A ce moment précis, quelque-chose s’est déréglé dans la belle mécanique qui semblait si bien huilée depuis la fin des années 90 et la mise à l’écart des derniers trublions cathodiques. Le deuxième tour des élections n’avait finalement aucune importance. La rue a offert à Jacques Chirac la plus belle réélection de la Ve république et au régime le plus violent camouflet qu’il ait eu à subir depuis sa création. Dans les médias cependant, on pouvait avoir pour la première fois l’impression que les acteurs n’étaient plus très sûrs de leur texte. François Hollande et Yannick Noah mouillaient leurs chemises sur les plateaux de télévision et la France se répandait sur les grandes avenues en larges coulées de peur sous l’œil hagard des caméras. Quelque chose pourrissait à vue d’œil en chiraquie.

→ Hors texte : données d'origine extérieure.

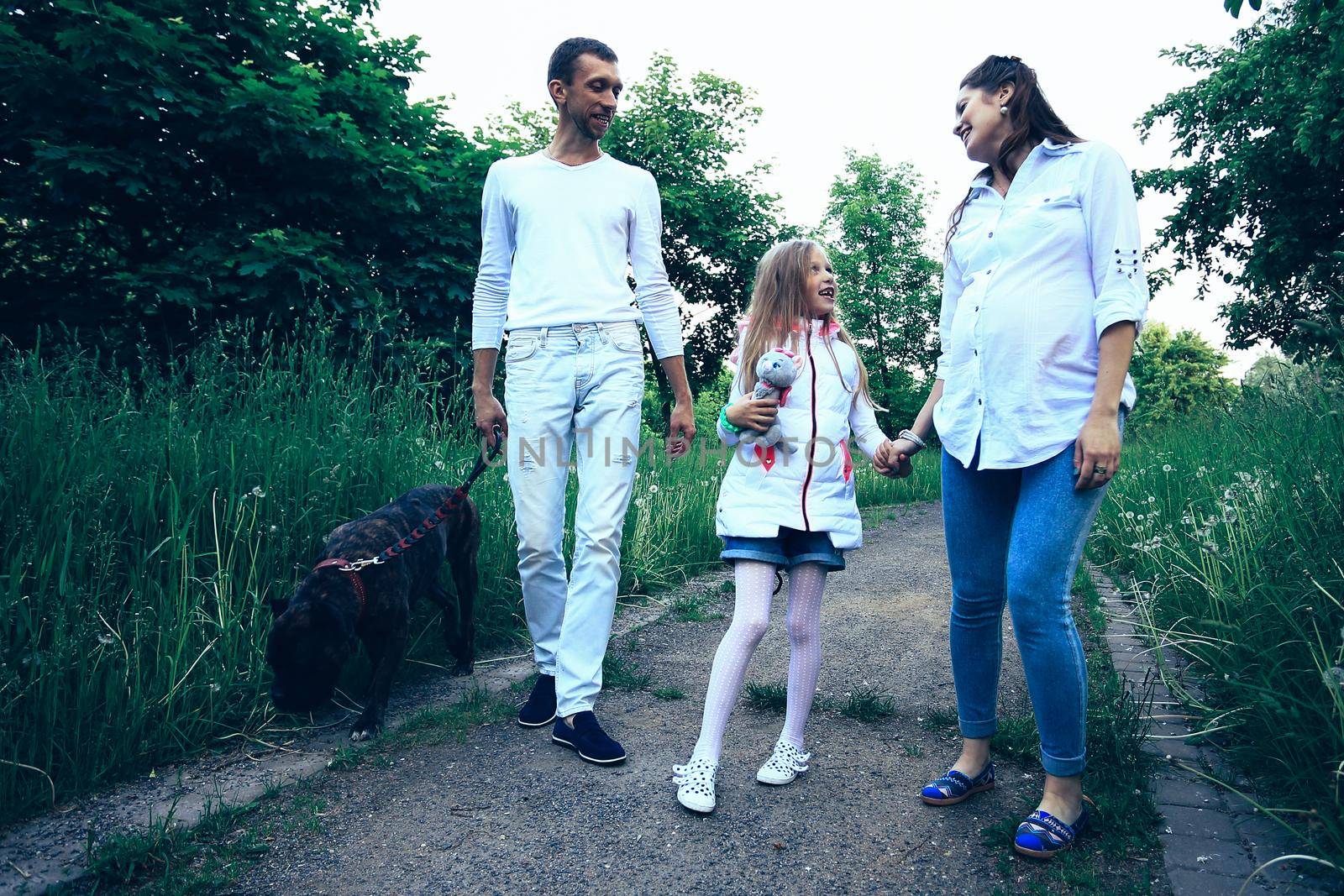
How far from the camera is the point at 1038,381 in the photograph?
2.35 meters

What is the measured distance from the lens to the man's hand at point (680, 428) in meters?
3.52

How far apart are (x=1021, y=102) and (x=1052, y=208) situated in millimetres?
382

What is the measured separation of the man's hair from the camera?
3.30m

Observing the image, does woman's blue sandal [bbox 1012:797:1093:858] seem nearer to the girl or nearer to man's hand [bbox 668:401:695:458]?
the girl

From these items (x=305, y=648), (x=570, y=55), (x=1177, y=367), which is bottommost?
(x=305, y=648)

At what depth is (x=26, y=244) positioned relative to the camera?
988 centimetres

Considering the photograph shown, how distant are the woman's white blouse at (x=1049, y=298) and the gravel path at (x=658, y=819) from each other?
3.90ft

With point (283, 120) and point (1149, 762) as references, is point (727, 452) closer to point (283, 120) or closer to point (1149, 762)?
point (283, 120)

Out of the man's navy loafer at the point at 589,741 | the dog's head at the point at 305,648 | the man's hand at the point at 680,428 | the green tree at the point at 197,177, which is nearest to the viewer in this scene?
the man's navy loafer at the point at 589,741

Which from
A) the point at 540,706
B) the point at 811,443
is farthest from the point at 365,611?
the point at 811,443

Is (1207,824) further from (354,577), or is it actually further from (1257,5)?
(1257,5)

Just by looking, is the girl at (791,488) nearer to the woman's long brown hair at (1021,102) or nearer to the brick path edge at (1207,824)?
the woman's long brown hair at (1021,102)

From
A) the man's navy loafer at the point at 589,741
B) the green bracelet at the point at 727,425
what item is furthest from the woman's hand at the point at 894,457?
the man's navy loafer at the point at 589,741

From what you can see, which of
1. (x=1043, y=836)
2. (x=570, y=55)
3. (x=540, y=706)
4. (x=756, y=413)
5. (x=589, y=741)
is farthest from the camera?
(x=540, y=706)
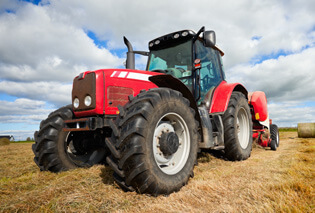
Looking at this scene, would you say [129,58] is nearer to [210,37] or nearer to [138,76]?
[138,76]

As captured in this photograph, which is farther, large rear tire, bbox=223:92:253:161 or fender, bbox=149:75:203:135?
large rear tire, bbox=223:92:253:161

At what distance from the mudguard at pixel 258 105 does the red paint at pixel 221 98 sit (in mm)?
1716

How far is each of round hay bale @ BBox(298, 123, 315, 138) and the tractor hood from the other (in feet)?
32.7

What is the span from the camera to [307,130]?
10.0 metres

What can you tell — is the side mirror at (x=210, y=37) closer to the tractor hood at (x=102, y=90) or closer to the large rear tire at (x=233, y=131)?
the tractor hood at (x=102, y=90)

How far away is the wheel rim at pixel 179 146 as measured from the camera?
2420mm

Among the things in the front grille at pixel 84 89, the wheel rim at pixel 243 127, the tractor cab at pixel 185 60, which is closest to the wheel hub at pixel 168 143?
the front grille at pixel 84 89

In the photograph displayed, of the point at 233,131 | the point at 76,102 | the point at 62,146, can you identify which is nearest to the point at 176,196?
the point at 76,102

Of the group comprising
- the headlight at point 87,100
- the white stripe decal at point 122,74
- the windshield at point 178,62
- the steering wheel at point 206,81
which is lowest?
the headlight at point 87,100

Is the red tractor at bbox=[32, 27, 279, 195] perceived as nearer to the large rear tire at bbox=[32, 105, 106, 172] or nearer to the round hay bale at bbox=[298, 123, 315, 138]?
the large rear tire at bbox=[32, 105, 106, 172]

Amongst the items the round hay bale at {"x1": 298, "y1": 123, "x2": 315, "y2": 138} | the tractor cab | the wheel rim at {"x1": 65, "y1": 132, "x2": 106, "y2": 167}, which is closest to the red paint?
A: the tractor cab

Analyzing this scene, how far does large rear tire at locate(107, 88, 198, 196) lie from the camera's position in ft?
6.53

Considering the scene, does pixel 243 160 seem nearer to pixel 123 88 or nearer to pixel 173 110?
pixel 173 110

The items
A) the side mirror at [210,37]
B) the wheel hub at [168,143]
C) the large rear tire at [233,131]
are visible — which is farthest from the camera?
the large rear tire at [233,131]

Quand tout est rentré dans l’ordre et que le Thrasybule corrézien fut réélu avec 82% des voix, les antifascistes se sont congratulés. Personne parmi eux, au sein du PS ou de ses différentes officines ne s’est demandé bien sûr quelle aurait pu être la responsabilité des bonnes âmes dans le triomphe de Jean-Marie Le Pen au premier tour de l’élection présidentielle de 2002. Personne évidemment ne pouvait mettre en avant le rôle joué par les champions de la bonne conscience dans cette triste mascarade. Les antifascistes alors ont continué à jouer à guichets fermés la comédie de boulevard de la lutte contre la réaction et ce faisant ils ont continué à trahir tout ce qu’ils prétendaient défendre et à servir tout ce qu’ils prétendaient combattre : le peuple, réduit depuis longtemps à la figure simple du beauf de Cabu, la mondialisation qu’ils conspuaient à longueur de meeting tout en s’en faisant les avocats les plus efficaces, l’immigré dont ils avaient fait leur héros du moment bien sûr qu’il reste enfermé dans la banlieue et dans le rap, condamné à n’être que l’icône inconnue de la « diversité ».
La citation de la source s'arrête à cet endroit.